TEXT FOR ANALYSIS:
It's often forgotten that, although Hitler came to power through legal means, he and the Nazis did not do this by receiving over 50% of the votes; they were still a minority party at the time. The Nazis' ascension to the leadership of Germany was the terrible fruit of an election in which their actual share of the vote was almost exactly that of today's two leading parties in Germany: 36%.

What appears to my inexpert eyes to be an excellent summary of Hitler's rise to power can be found here. Knowing what we now know about Hitler, it is a tremendous and bitter frustration to see how lucky he was in being the beneficiary of a number of unlikely events which happened to come together to allow him to grab power, and how unlucky we all are that they did so:

Between 1931 and 1933, vicious power struggles would break out between rival political parties. The power brokers in these struggles were Hindenburg and Schleicher. The problem during this period was that no party even came close to achieving the majority required to elect its leader Chancellor. Coalitions were either impossible to build, or were so transient that they dissolved as quickly as they formed. Ambitious leaders from every party began maneuvering for power, striking deals, double-crossing each other, and trying to find the most advantageous alliances. Hitler himself would ally the Nazis to the Nationalist Party. "The chess game for power begins," Joseph Goebbels wrote in his diary. "The chief thing is that we remain strong and make no compromises."

DATASET ENTRIES:
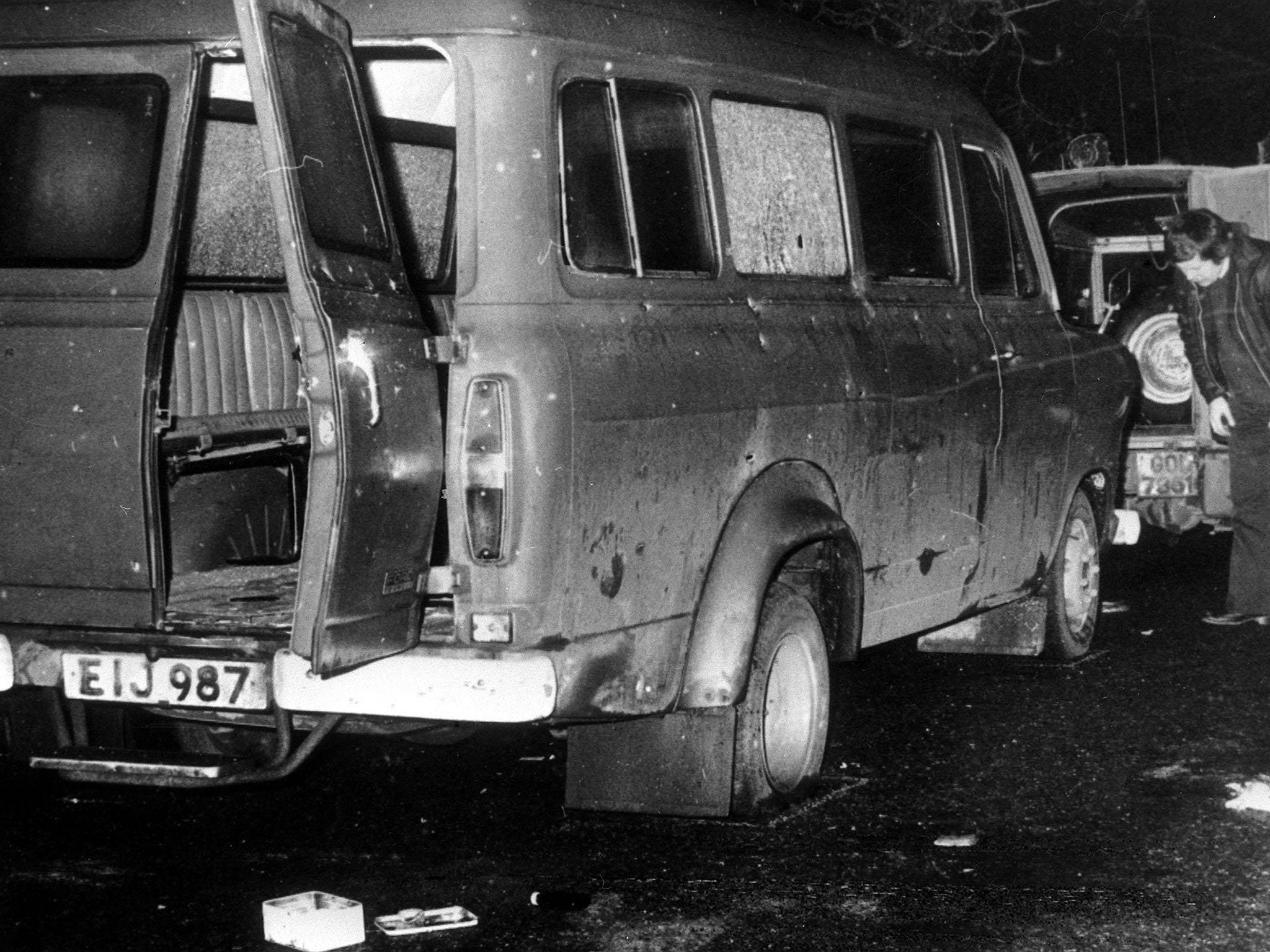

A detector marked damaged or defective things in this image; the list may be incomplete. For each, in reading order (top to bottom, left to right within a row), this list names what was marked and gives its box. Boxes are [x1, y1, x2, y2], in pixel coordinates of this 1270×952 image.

--

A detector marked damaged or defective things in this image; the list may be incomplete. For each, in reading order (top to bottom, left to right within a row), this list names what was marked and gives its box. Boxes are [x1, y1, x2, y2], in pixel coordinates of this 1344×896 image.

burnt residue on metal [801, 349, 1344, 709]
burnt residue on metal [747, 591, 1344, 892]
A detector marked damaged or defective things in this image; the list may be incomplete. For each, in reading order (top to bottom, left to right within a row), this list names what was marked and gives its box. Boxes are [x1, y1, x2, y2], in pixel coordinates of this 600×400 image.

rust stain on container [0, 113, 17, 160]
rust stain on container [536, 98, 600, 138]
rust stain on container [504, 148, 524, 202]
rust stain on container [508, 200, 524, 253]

TASKS FOR THIS EXERCISE:
(1) Summarize the passage on Hitler's rise to power in two sentences.
(2) Repeat the portion of the passage on Hitler's rise to power starting with "It's often forgotten" and going on through "in Germany: 36%.".
Use only the passage on Hitler's rise to power for this work, not the entries.

SOLUTION LIST:
(1) Hitler and the Nazis came to power legally while still a minority party, winning about 36% of the vote rather than a majority. Between 1931 and 1933, no party came close to a majority, coalitions were impossible or short-lived, and leaders maneuvered for power, with Hitler allying the Nazis to the Nationalist Party.

(2)
It's often forgotten that, although Hitler came to power through legal means, he and the Nazis did not do this by receiving over 50% of the votes; they were still a minority party at the time. The Nazis' ascension to the leadership of Germany was the terrible fruit of an election in which their actual share of the vote was almost exactly that of today's two leading parties in Germany: 36%.